Your task is to extract the lines from the one holding "Identify which from" through the end of the material. Set them down exactly and add nothing.

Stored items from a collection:

## start

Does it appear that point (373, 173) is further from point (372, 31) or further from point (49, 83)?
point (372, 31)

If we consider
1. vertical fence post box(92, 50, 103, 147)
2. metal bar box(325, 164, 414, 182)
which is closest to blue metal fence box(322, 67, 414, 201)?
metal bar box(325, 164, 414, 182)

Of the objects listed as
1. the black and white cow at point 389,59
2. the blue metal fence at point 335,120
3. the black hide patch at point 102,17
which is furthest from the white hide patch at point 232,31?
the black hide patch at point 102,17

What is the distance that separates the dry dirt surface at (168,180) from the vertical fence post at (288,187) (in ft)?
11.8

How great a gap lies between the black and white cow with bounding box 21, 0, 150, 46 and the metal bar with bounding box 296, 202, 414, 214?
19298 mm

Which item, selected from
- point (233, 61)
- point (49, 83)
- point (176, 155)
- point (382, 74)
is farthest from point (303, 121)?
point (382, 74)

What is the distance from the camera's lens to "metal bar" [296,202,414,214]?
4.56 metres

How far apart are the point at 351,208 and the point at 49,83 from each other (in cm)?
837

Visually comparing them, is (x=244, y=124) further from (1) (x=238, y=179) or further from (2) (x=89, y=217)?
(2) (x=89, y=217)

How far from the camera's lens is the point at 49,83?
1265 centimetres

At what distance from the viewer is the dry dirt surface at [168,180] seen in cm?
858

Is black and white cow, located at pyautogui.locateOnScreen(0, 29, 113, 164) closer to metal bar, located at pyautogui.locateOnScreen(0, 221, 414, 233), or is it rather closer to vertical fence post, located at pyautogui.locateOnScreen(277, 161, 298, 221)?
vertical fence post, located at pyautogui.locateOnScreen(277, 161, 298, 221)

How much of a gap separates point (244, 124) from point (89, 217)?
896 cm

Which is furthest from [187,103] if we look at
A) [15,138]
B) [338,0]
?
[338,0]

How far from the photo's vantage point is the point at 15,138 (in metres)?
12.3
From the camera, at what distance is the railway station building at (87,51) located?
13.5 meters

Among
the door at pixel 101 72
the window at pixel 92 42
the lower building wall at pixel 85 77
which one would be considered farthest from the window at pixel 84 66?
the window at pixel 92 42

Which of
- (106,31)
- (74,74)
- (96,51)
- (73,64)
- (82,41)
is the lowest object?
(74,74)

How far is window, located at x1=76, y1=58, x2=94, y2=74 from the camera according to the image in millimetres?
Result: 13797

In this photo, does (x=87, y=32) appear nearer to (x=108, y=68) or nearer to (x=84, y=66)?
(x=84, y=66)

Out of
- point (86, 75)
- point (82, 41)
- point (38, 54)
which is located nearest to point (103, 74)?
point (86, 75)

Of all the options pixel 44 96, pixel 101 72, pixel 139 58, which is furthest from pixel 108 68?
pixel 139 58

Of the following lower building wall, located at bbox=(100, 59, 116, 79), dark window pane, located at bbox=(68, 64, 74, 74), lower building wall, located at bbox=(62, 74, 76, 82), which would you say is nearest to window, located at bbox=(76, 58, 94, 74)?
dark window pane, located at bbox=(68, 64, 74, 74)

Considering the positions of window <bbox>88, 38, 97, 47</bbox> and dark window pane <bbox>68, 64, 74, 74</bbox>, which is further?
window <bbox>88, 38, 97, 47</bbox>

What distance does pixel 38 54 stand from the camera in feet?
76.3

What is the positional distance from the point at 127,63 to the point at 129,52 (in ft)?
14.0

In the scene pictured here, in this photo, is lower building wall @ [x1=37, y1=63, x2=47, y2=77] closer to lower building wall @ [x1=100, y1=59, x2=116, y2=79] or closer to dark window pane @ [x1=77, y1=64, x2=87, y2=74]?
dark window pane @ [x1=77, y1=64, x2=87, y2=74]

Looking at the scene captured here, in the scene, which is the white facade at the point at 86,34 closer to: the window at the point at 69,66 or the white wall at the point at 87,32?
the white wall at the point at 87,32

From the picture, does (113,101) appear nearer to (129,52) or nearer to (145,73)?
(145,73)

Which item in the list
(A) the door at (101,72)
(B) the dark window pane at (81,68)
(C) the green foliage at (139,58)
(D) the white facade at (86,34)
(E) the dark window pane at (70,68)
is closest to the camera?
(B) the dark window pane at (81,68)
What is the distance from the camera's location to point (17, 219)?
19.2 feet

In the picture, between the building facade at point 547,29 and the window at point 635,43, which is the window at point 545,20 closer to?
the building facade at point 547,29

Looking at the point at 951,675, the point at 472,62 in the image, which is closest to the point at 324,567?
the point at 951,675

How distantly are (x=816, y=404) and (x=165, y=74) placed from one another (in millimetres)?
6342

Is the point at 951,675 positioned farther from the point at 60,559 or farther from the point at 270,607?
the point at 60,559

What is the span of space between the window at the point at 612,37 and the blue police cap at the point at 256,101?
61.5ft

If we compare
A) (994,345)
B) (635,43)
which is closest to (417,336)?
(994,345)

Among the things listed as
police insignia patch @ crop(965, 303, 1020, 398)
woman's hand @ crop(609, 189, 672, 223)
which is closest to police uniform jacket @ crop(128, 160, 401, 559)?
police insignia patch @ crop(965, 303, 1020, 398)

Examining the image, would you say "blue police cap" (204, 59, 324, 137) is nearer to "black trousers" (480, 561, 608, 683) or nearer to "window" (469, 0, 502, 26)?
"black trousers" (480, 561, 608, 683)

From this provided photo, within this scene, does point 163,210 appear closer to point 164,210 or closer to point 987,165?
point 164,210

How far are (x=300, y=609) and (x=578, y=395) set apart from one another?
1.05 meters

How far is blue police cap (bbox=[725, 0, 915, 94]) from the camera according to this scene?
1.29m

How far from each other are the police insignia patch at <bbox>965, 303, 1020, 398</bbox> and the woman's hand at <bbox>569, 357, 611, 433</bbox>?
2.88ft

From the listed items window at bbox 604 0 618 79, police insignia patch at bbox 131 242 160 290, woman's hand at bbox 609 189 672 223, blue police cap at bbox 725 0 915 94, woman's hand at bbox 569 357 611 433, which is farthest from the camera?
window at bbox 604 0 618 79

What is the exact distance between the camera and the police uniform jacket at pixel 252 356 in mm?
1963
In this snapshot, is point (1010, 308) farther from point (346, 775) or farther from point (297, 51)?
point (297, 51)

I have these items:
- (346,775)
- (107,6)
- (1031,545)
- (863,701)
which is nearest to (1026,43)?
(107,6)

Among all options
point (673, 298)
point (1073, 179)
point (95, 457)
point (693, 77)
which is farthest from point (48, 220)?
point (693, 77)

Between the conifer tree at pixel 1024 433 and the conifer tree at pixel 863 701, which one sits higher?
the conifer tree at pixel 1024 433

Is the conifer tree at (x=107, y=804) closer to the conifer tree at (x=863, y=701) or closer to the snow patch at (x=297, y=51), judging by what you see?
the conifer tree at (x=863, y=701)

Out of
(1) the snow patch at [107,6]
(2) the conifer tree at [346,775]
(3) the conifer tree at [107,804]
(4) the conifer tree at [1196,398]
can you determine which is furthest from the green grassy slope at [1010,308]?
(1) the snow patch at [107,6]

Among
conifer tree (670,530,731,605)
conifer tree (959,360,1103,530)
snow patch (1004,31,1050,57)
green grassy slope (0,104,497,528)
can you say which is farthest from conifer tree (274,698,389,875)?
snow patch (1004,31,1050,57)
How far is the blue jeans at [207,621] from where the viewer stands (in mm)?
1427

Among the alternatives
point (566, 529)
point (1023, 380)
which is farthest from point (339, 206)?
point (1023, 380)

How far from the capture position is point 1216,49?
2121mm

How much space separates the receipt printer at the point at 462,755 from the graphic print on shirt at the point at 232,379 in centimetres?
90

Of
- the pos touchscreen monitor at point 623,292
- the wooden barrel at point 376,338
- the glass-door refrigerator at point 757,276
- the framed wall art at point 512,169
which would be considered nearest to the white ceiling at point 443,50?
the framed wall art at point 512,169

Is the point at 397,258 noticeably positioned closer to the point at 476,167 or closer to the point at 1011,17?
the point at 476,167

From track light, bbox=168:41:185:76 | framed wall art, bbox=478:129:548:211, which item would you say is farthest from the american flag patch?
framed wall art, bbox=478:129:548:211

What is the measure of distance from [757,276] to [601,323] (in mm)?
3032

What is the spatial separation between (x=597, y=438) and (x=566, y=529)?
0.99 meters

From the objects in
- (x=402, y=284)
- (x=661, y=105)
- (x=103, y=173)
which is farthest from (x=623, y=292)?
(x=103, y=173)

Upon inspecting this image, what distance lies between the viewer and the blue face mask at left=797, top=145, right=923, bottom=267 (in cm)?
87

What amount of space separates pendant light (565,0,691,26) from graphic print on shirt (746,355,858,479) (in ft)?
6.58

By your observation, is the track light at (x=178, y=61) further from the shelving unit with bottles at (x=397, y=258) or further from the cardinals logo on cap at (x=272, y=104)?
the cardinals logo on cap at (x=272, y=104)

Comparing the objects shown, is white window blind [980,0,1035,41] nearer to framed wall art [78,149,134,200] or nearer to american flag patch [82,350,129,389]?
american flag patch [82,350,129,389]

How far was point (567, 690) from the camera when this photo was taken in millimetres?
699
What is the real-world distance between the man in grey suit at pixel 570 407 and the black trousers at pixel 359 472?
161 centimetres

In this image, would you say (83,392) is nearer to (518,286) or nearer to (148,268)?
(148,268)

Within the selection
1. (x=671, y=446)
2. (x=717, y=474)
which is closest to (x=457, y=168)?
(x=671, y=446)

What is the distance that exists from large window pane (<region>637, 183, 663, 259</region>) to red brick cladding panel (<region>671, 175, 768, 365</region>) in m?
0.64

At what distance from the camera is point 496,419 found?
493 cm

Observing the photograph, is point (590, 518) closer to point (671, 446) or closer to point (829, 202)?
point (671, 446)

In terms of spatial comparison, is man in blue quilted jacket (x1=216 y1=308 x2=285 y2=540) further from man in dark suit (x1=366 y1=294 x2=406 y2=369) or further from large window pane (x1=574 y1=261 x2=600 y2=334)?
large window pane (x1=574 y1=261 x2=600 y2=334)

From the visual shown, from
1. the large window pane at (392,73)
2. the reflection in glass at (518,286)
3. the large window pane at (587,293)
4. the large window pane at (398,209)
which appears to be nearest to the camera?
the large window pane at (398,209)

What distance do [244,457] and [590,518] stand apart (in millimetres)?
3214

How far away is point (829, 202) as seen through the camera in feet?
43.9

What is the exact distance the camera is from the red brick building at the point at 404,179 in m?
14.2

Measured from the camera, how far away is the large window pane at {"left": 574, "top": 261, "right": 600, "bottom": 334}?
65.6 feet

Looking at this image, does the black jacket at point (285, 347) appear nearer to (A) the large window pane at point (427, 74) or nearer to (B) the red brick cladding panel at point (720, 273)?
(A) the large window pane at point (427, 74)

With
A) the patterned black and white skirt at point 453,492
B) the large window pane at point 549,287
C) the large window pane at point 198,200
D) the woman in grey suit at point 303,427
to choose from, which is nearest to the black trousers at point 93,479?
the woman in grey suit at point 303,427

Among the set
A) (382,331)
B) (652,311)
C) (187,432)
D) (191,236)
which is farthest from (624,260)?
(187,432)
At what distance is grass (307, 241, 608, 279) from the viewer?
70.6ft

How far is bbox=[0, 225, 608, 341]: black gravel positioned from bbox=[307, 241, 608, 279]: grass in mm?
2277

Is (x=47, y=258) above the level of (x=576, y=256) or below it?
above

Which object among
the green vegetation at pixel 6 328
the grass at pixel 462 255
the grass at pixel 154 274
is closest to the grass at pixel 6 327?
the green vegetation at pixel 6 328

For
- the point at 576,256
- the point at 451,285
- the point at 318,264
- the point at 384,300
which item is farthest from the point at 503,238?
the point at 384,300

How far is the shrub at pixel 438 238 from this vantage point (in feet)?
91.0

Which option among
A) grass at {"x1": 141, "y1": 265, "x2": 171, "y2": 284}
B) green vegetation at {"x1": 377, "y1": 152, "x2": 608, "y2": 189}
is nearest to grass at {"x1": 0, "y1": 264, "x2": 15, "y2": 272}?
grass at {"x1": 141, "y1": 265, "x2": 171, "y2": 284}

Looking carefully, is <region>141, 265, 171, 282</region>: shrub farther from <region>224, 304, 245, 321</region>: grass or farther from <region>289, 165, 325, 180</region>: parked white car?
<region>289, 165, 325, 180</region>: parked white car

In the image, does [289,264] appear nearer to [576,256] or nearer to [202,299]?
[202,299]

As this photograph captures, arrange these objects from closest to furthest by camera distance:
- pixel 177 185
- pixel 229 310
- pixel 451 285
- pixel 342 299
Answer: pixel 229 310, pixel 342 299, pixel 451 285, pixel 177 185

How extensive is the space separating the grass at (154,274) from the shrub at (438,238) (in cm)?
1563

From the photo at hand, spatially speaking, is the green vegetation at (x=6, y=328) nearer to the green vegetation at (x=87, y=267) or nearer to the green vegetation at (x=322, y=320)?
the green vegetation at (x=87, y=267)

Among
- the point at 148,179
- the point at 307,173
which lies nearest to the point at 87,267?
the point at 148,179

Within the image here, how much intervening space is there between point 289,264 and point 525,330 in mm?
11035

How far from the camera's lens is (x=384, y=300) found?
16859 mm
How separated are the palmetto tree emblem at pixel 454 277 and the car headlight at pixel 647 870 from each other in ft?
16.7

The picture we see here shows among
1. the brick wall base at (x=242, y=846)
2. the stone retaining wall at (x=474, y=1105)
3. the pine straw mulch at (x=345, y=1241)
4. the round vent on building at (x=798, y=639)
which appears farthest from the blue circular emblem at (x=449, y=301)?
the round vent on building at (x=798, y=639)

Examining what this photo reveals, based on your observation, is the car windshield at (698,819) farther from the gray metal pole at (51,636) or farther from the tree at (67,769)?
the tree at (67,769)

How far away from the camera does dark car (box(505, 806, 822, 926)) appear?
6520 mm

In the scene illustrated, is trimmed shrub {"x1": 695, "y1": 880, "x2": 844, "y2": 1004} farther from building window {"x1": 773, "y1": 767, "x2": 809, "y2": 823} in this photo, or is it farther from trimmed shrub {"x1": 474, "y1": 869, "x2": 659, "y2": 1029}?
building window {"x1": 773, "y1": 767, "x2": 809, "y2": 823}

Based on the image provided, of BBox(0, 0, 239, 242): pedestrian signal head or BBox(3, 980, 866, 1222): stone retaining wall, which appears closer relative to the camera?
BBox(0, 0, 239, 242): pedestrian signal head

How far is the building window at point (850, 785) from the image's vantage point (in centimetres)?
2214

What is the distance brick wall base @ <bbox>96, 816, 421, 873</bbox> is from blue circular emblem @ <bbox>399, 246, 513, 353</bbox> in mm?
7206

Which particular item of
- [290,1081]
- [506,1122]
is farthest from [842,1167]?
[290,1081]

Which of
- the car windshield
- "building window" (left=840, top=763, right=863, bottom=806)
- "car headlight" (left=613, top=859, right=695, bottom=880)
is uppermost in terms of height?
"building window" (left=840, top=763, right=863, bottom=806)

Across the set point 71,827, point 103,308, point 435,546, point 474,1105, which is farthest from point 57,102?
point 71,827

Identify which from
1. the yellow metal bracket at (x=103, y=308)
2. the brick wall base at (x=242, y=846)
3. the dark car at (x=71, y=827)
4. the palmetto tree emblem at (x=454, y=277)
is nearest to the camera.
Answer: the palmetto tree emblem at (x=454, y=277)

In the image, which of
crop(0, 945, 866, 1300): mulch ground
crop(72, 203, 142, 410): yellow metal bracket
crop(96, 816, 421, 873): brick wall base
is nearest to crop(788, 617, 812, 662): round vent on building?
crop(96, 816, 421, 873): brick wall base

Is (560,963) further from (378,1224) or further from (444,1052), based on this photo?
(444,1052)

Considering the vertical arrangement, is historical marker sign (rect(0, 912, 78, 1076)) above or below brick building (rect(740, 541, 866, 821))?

## end

Final result:
Identify which from
1. the yellow metal bracket at (x=103, y=308)
2. the brick wall base at (x=242, y=846)
3. the dark car at (x=71, y=827)
4. the palmetto tree emblem at (x=454, y=277)
is nearest to the camera.
Answer: the palmetto tree emblem at (x=454, y=277)

In the image, which of
crop(0, 945, 866, 1300): mulch ground
crop(72, 203, 142, 410): yellow metal bracket
crop(96, 816, 421, 873): brick wall base
is nearest to crop(788, 617, 812, 662): round vent on building?
crop(96, 816, 421, 873): brick wall base

Is (560,963) further from (378,1224) or further from (444,1052), based on this photo?
(444,1052)

Considering the vertical arrangement, is historical marker sign (rect(0, 912, 78, 1076)) above or below brick building (rect(740, 541, 866, 821))?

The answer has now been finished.